# Metavaults (LVF)

Metavaults function as decentralized, trustless liquidity routers which automate capital allocation while maintaining structural safeguards and optimizing yield for its suppliers.

Metavaults are asset-specific (e.g., ETH, USDC) smart contracts that aggregate deposits and deploy them across LVF lending markets based on governance-defined parameters. Instead of requiring users to allocate capital manually to individual Pods, Metavaults automate this process by routing liquidity dynamically to the most capital-efficient and high-yielding opportunities. All allocations are made to whitelisted Pods, as voted on by vlPEAS holders\*, who also define allocation caps and rebalancing schedules.

Capital flows as follows:

* **Lender → Metavault**
* **Metavault → Lending Pair**
* **Lending Pair → LVF Borrower**
* **Borrower → LP Creation** (using their own pTKN + borrowed capital)
* **Interest → Metavault** (yield accrues from borrower payments)
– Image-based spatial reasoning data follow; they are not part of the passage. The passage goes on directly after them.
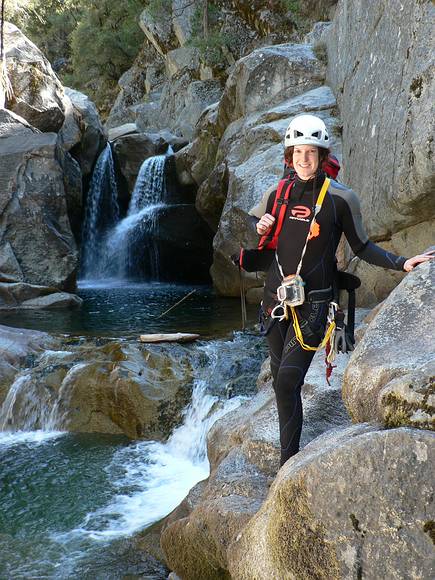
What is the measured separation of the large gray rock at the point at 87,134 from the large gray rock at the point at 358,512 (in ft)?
67.0

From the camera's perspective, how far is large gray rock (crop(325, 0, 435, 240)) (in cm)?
664

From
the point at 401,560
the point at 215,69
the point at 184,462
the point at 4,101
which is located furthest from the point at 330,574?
the point at 215,69

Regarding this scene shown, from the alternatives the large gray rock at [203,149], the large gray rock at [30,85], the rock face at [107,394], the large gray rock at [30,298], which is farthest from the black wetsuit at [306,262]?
the large gray rock at [30,85]

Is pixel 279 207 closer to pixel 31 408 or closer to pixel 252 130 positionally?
pixel 31 408

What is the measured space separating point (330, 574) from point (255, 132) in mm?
13283

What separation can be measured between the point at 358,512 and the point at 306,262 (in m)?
1.62

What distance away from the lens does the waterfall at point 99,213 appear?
72.6 feet

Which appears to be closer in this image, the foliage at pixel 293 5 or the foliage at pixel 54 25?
the foliage at pixel 293 5

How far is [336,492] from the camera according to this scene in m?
2.67

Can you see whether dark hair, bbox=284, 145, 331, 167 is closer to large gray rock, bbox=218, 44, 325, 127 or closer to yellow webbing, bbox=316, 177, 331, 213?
yellow webbing, bbox=316, 177, 331, 213

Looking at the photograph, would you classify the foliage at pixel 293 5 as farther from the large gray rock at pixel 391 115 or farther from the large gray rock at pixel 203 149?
the large gray rock at pixel 391 115

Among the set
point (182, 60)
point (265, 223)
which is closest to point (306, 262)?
point (265, 223)

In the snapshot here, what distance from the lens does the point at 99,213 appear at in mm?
22812

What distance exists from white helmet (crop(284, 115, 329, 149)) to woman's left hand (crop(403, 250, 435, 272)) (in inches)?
36.0
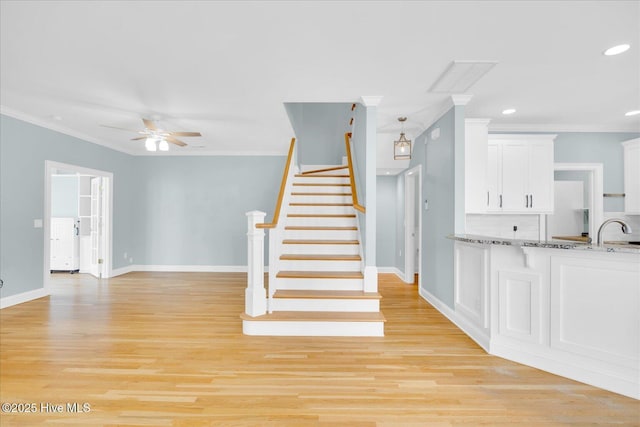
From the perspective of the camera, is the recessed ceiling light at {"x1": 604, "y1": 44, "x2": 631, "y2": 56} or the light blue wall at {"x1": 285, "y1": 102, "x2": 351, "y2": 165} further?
the light blue wall at {"x1": 285, "y1": 102, "x2": 351, "y2": 165}

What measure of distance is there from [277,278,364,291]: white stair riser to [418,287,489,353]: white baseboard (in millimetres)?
1155

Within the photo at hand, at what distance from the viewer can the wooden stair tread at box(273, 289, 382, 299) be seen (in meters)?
3.56

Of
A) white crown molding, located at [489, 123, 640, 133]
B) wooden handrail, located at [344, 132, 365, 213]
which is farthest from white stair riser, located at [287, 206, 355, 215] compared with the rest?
white crown molding, located at [489, 123, 640, 133]

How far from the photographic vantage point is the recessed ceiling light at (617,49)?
2.71 meters

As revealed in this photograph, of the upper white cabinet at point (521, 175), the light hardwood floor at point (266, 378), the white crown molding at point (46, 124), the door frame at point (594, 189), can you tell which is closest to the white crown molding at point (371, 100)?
the upper white cabinet at point (521, 175)

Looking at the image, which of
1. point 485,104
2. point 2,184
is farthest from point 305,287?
point 2,184

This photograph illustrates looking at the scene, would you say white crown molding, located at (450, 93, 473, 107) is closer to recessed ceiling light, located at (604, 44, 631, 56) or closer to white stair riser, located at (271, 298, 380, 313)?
recessed ceiling light, located at (604, 44, 631, 56)

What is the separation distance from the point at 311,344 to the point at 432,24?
2977 millimetres

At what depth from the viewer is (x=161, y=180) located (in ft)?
23.5

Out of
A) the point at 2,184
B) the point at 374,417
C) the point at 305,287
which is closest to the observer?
the point at 374,417

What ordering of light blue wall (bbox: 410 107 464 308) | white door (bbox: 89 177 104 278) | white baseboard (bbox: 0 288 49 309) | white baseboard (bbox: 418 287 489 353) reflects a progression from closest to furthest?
1. white baseboard (bbox: 418 287 489 353)
2. light blue wall (bbox: 410 107 464 308)
3. white baseboard (bbox: 0 288 49 309)
4. white door (bbox: 89 177 104 278)

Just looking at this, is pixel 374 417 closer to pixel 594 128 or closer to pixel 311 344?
pixel 311 344

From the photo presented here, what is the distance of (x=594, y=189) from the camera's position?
16.5 ft

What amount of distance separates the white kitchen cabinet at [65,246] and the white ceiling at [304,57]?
3.15 m
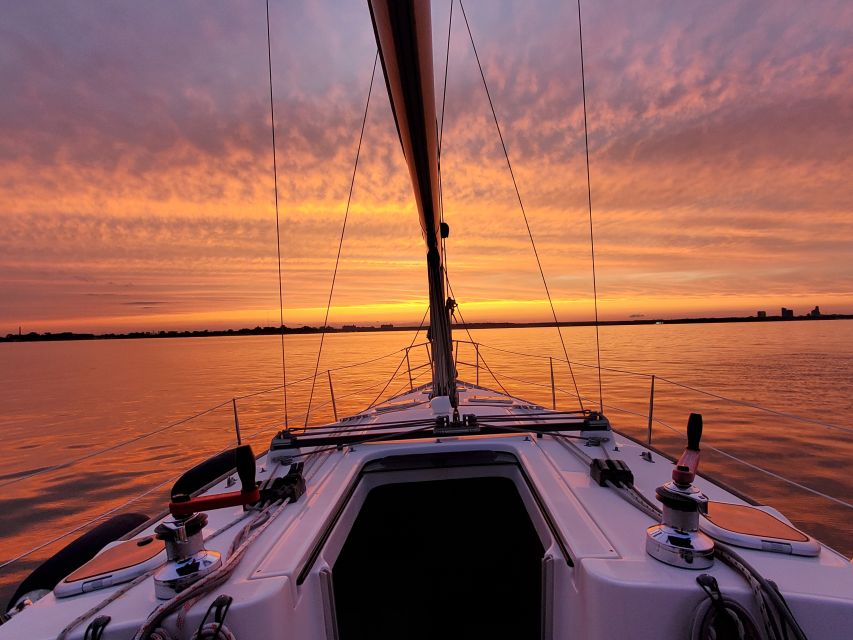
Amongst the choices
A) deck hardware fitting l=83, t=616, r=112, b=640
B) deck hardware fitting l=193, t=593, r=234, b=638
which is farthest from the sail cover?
deck hardware fitting l=83, t=616, r=112, b=640

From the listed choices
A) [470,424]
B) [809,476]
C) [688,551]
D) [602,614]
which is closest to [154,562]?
[602,614]

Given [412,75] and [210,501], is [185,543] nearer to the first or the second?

This system ensures efficient liquidity deployment, passive yield generation, and protocol-wide yield optimization. Governance plays a critical role, with vlPEAS holders controlling which Pods receive allocations, maximum caps per Pod, and enforcing segmentation of risk across the vault portfolio. Voting outcomes are codified on-chain and throttle how much capital each Pod can receive per epoch.